Check out online comics from Archie Comics, PJ Holden and more.

Here’s a round up of some of the best comics we’ve seen online recently. If we missed something, let us know in the comments below.

Karl Kerschl has been creating his award-winning webcomic The Abominable Charles Christopher on and off for more than a decade now, and this past week the lovable woodland creatures that inhabit his website were joined by a new visitor — Tanager, a new science fiction webcomic from Kerschl.

The description is fairly simple: A young woman with a strange gift travels the galaxy to help lost souls find their way home, but the execution is everything.
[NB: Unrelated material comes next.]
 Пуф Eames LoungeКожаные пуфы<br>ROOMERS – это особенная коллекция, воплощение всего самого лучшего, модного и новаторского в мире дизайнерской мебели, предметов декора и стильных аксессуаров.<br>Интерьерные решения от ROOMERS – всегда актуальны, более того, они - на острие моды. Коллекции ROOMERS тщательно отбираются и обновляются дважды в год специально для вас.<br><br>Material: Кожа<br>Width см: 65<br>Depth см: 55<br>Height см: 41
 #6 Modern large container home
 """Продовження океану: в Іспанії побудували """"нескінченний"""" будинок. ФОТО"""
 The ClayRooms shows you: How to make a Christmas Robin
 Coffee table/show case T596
In this first installment, she’s helping out an old man searching for something he lost on an alien-infested mining asteroid.

You can read it for free on the web, or you can purchase it for download to your device of choice.

Ron Cacace and Vincent Lovallo have been creating Bite-Sized Archie webcomics for a while now — they’re up to episode #24 — and it doesn’t look like the fun is going to stop any time soon. The strips are cute, funny and somewhat metatextual at times. You can check them out on the Archie Comics Twitter feed or on their website.

We don’t hear a lot from SLG Publishing these days, but the company is still around, and in fact earlier this month added a webcomic on their site: Mr. Butterchips by Alex Schumacher. The comic used to appear in the online literary magazine Drunk Monkeys, but recently moved to SLG’s site. If you enjoy it, SLG also has a collection of those older strips available for sale.

Known best these days for her wicked-smart political cartoons, Pia Guerra also has a non-political (but still socially relevant) comic strip she does with Ian Boothby called Mannequin on the Moon. It can be found on the Go Comics site.